— START READING TEXT —
# Sekonda Lug



## tixntox (Jul 17, 2009)

I have a Sekonda with a broken lug where the strap bar attaches. Are cases available or should I have a crack at a silver solder repair???


----------



## chris l (Aug 5, 2005)

Which model and do you have a picture?

I have a few bits and bobs....


----------



## tixntox (Jul 17, 2009)

I'll post a pic when I get my camera sorted. It's a 17 jewel with a flat top and bottom edge with curved sides left and right. It has a sweeping, centrally mounted seconds hand. The case is chrome? plated brass and appears to have a stainless back of the same shape as the front. The movement is circular and is enclosed in a circular case, mounted onto the blue face. Many thanks for your help, Mike (pic to follow)


----------



## Xantiagib (Apr 22, 2005)

I've a couple of basket cases in the watchbox which might match so awaiting photo....


----------



## tixntox (Jul 17, 2009)
— END READING TEXT —
— START INFORMATION GIVEN —
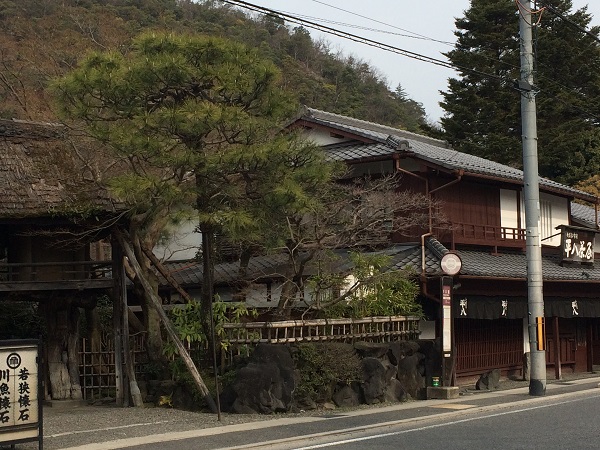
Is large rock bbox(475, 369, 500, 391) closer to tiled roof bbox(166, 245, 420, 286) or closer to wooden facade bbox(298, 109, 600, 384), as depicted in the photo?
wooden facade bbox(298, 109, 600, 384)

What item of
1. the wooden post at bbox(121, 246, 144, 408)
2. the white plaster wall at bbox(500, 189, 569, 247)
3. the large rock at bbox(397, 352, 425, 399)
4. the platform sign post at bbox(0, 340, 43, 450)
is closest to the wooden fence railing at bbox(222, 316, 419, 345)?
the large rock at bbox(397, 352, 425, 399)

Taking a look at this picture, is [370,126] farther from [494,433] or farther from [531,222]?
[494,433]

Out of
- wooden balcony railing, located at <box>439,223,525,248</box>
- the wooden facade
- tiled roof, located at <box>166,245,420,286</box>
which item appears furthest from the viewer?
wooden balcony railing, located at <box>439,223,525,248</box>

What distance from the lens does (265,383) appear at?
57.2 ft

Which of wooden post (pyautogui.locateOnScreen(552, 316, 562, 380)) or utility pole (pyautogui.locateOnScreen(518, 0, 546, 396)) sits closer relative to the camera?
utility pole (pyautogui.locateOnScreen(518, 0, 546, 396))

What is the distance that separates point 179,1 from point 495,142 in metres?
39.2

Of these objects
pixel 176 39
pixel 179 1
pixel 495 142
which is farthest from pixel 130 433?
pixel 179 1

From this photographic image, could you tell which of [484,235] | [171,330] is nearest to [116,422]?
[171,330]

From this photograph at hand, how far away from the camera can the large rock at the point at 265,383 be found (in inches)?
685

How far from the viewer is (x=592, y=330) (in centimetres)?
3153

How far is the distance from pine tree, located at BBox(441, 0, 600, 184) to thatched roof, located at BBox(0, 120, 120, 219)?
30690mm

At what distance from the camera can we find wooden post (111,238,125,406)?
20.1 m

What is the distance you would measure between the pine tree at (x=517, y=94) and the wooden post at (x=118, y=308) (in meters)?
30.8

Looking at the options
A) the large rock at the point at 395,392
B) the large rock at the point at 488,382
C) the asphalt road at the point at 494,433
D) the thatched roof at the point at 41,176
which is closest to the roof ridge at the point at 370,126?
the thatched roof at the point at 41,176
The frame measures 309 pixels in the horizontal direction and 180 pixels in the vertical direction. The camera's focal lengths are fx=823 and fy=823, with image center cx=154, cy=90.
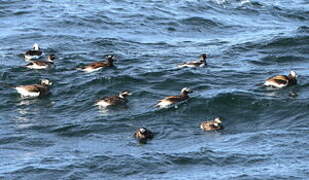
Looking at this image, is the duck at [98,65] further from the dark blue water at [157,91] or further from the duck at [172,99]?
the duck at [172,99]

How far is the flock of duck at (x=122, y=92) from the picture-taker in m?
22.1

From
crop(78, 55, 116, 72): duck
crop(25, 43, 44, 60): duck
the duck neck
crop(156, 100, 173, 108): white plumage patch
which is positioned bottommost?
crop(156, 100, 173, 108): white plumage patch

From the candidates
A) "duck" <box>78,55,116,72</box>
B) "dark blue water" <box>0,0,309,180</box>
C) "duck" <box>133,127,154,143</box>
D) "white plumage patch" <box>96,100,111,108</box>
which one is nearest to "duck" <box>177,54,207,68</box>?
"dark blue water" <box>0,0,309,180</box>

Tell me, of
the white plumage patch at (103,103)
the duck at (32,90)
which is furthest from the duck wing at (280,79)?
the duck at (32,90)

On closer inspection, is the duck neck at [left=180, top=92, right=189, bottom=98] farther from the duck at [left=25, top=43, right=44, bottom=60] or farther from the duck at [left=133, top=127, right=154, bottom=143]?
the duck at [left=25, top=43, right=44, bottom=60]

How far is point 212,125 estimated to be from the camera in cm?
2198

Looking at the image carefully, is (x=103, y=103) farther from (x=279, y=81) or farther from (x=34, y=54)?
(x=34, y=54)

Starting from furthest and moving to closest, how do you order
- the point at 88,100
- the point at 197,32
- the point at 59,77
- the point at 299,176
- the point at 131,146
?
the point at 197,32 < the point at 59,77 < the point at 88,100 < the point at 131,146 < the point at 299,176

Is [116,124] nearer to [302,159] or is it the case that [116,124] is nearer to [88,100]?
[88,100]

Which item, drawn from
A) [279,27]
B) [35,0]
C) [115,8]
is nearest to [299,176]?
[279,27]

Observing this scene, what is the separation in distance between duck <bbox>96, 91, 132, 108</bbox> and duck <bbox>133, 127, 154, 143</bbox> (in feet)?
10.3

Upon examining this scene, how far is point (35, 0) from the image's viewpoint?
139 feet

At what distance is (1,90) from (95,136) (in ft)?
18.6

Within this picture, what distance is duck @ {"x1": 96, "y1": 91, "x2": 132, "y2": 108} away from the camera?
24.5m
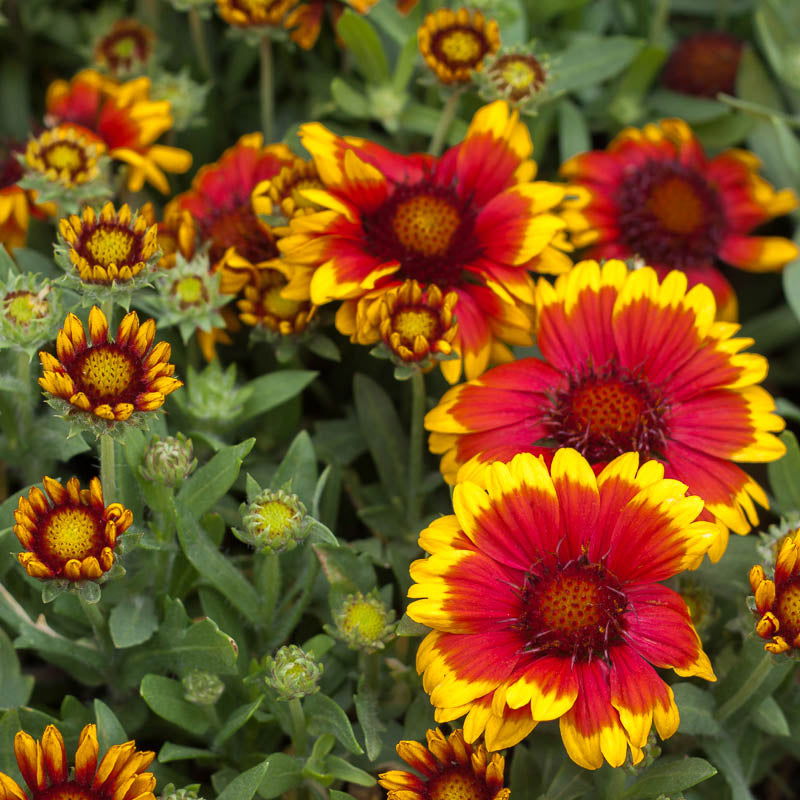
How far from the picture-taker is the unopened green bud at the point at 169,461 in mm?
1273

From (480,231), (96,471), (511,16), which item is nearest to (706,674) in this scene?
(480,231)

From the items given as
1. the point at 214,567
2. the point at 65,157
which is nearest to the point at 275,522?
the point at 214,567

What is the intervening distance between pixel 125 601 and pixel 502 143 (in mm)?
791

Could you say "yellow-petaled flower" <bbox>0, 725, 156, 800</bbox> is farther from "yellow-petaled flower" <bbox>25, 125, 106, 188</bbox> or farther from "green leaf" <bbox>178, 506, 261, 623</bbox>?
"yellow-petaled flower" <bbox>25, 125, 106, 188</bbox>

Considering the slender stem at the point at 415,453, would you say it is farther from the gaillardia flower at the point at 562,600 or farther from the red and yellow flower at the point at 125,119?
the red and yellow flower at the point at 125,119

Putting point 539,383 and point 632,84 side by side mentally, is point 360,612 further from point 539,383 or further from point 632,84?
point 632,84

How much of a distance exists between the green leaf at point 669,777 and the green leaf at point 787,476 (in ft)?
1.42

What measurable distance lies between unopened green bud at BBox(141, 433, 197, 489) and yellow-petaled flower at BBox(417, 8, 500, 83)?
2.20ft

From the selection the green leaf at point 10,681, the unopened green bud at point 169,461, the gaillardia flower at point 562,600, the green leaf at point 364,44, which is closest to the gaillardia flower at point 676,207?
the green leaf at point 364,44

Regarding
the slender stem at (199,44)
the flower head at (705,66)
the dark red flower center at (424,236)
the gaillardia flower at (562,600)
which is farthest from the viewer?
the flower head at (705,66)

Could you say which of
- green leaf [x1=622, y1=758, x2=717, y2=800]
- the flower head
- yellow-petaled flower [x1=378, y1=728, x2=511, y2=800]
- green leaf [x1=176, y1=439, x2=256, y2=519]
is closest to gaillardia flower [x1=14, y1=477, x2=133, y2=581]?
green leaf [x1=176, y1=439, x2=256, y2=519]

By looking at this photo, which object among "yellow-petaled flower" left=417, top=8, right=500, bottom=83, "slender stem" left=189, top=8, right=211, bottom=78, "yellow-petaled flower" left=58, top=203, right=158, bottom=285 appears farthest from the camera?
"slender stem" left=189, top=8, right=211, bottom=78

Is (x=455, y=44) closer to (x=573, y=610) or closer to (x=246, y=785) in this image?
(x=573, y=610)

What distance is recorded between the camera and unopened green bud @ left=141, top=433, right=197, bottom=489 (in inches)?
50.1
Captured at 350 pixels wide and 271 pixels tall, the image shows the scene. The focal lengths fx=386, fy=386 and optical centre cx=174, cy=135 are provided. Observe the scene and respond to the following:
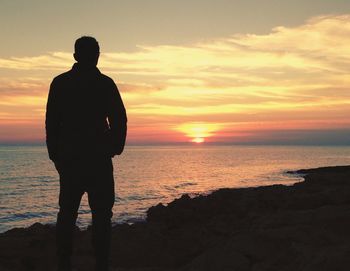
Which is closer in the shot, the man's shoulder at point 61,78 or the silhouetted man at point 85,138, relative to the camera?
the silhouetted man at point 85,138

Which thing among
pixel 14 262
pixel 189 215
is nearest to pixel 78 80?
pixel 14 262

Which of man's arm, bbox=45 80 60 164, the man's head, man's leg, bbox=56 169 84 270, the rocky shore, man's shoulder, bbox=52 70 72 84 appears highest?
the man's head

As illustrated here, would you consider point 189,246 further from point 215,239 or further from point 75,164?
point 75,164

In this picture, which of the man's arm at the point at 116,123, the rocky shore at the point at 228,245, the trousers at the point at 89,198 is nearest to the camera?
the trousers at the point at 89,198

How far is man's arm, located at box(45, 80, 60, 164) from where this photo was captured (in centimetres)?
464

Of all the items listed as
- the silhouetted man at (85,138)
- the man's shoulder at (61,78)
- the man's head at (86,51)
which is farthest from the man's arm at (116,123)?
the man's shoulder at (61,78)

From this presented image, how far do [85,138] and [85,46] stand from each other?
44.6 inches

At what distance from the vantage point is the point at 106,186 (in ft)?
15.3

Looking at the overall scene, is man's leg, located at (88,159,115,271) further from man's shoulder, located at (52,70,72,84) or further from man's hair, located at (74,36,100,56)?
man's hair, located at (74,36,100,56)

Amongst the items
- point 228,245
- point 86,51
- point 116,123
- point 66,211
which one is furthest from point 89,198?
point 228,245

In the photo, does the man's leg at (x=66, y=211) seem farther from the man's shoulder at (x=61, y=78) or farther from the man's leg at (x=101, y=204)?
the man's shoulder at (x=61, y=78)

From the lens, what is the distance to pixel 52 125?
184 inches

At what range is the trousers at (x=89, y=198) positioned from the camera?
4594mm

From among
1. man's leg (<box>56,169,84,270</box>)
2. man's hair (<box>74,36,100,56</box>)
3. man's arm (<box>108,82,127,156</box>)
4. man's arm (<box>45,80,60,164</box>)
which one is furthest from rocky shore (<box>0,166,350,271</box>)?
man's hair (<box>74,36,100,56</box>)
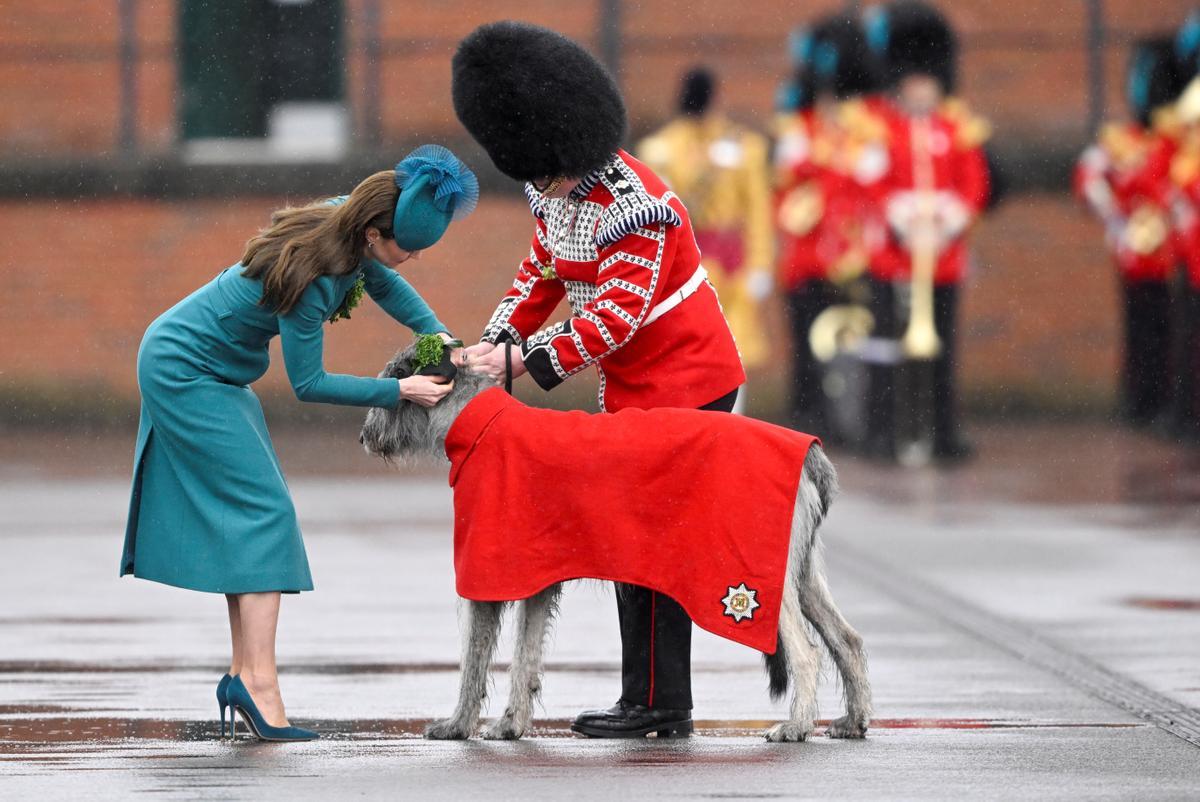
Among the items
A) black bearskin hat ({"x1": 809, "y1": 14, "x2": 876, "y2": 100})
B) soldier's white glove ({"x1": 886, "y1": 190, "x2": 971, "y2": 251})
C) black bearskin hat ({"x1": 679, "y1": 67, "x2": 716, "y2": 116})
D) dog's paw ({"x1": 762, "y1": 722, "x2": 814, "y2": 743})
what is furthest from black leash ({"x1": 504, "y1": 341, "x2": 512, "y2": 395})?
— END INFORMATION GIVEN —
> TASK REQUIREMENTS:
a - According to the Sekonda lug thread, how many jewels does the watch have?
b - Continue the Sekonda lug thread from the point where it stops.

> RESULTS IN ORDER:
a - 17 jewels.

b -
Acouple of pics of the case and damage:-

case










damage










Mike


----------



## Xantiagib (Apr 22, 2005)

Ah not seen one like that ever to be honest... (sorry the ones I have are round)


----------



## tixntox (Jul 17, 2009)

Xantiagib said:


> Ah not seen one like that ever to be honest... (sorry the ones I have are round)


Not to worry. The "innards" are round but mounted on a rectangular face. Thanks for trying to help. Appreciated.


----------



## chris l (Aug 5, 2005)

I , too, have only round cases; I have some 'tommnau' case, but not for this movement, very sorry...

Looks like a silver solder/file solution...

Good luck!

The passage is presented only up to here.